Parmi les Esmeralda de cette série, Roxane Stojanov me semble être celle dont la personnalité correspond le mieux à la gitane. J’ai néanmoins l’impression qu’elle n’exprime pas encore totalement son tempérament, un petit peu comme si elle avait peur de trop en faire. Jérémy-Loup Quer, en Quasimodo, c’est une bonne idée sur le papier: c’est souvent dans ces rôles de caractère qu’il donne le meilleur de lui-même. Son entrée est très réussie, mais je trouve qu’il ne tient pas l’émotion sur la longueur du ballet, notamment dans la première partie du deuxième acte. Les deux danseurs trouveront sans doute une meilleure alchimie dans leurs prochaines représentations, notamment dans la gestion de leur danse dans les éléments de décors périlleux (je pense à la scène de la Cour des Miracles avec ces trous dans le plateau et ces escaliers).

La danse de Thomas Docquir est très belle et engagée, mais il manque à son Frollo la noirceur de celui d’Audric Bezard. La grande satisfaction de cette représentation vient pour moi d’Antonio Conforti et c’est d’autant plus remarquable que le(s) costume(s) (qui reflètent plus les fantasmes d’YSL qu’autre chose) et les cheveux blond peroxydés souhaités pour le rôle de Phoebus ne sont pas faciles à assumer. Le danseur semble avoir pris pas mal de muscle, mais il a conservé cette aura artistique assez unique. Le partenariat avec Roxane Stojanov fonctionne admirablement, beaucoup de sensualité dans leurs pas de deux, et la tension dramatique monte d’un cran lors du trio avec Frollo.

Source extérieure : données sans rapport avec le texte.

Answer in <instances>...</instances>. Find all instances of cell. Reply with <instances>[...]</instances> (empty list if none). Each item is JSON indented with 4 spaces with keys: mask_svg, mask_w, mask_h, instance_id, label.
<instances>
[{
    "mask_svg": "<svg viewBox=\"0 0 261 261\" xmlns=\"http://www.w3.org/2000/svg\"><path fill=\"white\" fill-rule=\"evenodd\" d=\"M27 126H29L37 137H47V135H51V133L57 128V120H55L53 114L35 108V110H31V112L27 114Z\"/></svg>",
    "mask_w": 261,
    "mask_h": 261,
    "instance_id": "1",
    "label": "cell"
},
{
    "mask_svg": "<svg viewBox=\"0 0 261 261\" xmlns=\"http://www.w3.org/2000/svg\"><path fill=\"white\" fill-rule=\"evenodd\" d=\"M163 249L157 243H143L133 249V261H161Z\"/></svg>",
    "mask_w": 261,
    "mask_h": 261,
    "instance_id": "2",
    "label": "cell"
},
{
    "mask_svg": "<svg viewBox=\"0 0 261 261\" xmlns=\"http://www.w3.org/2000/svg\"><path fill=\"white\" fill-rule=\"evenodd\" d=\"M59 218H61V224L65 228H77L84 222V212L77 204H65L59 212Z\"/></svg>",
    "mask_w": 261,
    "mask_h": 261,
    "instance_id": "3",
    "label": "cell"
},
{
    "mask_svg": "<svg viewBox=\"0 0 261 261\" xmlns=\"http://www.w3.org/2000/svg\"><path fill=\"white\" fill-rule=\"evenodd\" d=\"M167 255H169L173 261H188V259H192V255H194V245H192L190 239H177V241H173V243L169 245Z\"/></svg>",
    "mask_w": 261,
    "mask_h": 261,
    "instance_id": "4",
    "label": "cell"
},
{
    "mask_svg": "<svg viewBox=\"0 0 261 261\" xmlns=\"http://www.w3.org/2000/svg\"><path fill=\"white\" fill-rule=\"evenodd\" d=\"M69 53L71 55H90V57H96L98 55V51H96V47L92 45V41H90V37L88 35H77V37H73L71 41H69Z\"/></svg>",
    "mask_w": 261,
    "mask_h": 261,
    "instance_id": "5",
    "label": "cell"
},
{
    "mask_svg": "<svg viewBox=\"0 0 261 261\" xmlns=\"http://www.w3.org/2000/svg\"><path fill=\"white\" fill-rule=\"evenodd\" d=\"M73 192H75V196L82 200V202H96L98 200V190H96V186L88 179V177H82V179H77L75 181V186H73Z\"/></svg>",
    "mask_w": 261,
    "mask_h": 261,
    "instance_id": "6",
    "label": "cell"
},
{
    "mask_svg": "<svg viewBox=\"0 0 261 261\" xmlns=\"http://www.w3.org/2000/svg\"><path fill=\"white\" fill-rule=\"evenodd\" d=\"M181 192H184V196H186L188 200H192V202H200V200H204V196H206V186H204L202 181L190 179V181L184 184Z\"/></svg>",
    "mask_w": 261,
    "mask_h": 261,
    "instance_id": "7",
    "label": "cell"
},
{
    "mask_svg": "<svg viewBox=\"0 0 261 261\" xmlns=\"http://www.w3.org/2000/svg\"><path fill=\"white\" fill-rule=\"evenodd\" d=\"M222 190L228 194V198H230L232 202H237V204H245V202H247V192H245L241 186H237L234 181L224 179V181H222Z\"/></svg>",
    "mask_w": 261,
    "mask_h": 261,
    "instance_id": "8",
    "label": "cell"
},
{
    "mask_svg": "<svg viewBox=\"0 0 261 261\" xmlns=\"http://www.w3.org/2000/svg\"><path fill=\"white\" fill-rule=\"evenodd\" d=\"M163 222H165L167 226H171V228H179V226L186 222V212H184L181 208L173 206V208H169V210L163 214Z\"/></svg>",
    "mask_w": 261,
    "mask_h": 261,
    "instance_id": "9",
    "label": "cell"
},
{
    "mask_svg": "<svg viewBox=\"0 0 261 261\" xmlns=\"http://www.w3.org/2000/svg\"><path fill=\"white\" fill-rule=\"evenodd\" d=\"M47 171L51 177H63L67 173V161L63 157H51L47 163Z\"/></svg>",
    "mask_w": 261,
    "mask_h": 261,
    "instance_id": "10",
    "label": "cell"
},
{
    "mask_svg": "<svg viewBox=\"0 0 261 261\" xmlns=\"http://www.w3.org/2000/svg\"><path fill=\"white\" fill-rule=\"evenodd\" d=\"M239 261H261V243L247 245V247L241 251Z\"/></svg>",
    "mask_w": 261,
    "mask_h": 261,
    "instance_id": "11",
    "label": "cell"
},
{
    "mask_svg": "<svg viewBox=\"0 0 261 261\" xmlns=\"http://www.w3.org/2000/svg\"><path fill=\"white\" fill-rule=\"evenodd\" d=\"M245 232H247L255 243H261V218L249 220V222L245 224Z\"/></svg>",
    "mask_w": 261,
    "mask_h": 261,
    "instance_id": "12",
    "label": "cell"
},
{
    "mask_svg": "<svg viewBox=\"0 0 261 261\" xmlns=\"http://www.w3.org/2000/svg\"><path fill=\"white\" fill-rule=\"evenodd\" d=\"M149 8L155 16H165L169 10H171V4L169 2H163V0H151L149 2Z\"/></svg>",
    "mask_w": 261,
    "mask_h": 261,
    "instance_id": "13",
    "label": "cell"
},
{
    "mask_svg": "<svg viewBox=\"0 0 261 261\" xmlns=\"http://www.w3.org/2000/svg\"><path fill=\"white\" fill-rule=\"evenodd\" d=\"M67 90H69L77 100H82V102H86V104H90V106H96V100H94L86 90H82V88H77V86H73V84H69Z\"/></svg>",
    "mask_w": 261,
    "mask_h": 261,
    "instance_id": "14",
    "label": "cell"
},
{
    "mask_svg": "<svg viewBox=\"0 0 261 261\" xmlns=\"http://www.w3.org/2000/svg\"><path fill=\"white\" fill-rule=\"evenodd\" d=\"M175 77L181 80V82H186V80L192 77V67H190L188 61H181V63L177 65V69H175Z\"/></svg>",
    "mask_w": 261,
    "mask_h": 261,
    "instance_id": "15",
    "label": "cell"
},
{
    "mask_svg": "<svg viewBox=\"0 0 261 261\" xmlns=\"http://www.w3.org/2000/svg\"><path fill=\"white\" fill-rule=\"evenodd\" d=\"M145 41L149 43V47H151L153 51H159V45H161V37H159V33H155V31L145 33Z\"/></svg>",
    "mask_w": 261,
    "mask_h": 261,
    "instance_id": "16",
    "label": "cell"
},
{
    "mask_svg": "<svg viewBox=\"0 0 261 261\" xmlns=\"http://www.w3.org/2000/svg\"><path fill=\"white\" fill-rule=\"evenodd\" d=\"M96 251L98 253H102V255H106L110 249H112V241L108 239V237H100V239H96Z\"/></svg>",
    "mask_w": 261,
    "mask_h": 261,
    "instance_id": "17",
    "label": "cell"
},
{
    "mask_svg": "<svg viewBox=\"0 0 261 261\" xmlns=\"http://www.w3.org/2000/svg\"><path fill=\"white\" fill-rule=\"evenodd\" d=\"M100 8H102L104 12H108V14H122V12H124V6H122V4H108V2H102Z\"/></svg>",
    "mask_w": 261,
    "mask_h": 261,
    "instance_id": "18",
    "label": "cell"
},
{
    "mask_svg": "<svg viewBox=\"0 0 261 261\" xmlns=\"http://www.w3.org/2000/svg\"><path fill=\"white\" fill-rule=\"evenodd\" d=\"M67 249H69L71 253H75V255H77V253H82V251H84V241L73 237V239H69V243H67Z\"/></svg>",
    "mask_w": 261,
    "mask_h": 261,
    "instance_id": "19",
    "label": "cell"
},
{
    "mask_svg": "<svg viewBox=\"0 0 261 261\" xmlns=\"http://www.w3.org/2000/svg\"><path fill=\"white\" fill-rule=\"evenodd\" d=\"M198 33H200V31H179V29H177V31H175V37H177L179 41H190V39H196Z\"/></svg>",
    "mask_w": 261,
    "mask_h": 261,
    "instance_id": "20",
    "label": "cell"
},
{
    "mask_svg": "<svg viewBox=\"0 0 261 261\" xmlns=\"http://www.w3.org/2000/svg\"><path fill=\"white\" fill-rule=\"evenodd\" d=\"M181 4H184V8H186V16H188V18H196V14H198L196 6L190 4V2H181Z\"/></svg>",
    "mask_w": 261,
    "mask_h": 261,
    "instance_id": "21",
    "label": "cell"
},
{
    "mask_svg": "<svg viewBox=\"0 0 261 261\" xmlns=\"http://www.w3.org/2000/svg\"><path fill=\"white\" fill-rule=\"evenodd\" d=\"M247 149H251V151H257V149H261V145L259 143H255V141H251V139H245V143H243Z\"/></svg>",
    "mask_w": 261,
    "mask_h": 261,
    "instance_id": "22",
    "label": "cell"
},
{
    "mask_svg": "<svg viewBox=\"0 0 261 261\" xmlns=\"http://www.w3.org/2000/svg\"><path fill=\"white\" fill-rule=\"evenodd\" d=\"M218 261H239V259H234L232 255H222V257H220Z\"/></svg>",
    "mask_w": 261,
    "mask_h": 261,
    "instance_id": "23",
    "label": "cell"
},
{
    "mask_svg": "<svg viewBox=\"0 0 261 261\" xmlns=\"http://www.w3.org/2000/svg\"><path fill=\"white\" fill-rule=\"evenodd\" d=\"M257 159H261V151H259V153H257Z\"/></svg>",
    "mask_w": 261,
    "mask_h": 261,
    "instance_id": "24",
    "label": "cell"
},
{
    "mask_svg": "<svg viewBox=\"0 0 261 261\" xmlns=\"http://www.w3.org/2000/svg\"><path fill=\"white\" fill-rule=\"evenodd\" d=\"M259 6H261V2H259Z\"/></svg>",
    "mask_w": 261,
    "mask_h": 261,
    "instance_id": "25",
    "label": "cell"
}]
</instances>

Les ensembles sont décidément assez hideux, à part celui de la Cour des Miracles qui a une certaine puissance visuelle, porté par les nappes des chœurs enregistrés de la partition de Maurice Jarre. Ce n’est pas meilleur, voire moins bien, que les acrobaties chorégraphiques de la célèbre comédie musicale homonyme. La conclusion du ballet est par ailleurs assez confuse et fait retomber le soufflé après le pas de deux lyrique entre Quasimodo et Esmeralda. Au final, Notre Dame de Paris est une œuvre assez atypique dans le monde du ballet narratif, rencontre entre une esthétique « pop » des années 60 et le drame romantique, qui n’a pas forcément bien vécu les outrages du temps. Contrairement à une œuvre plus classique du répertoire, on n’aura pas nécessairement envie d’en voir toutes les distributions même si  le Quasimodo de Francesco Mura semble prometteur. Peut-on envisager une nomination pour un danseur en pleine maturité artistique? Antonio Conforti aura aussi 2 représentations en Quasimodo, et cela devrait être fort intéressant.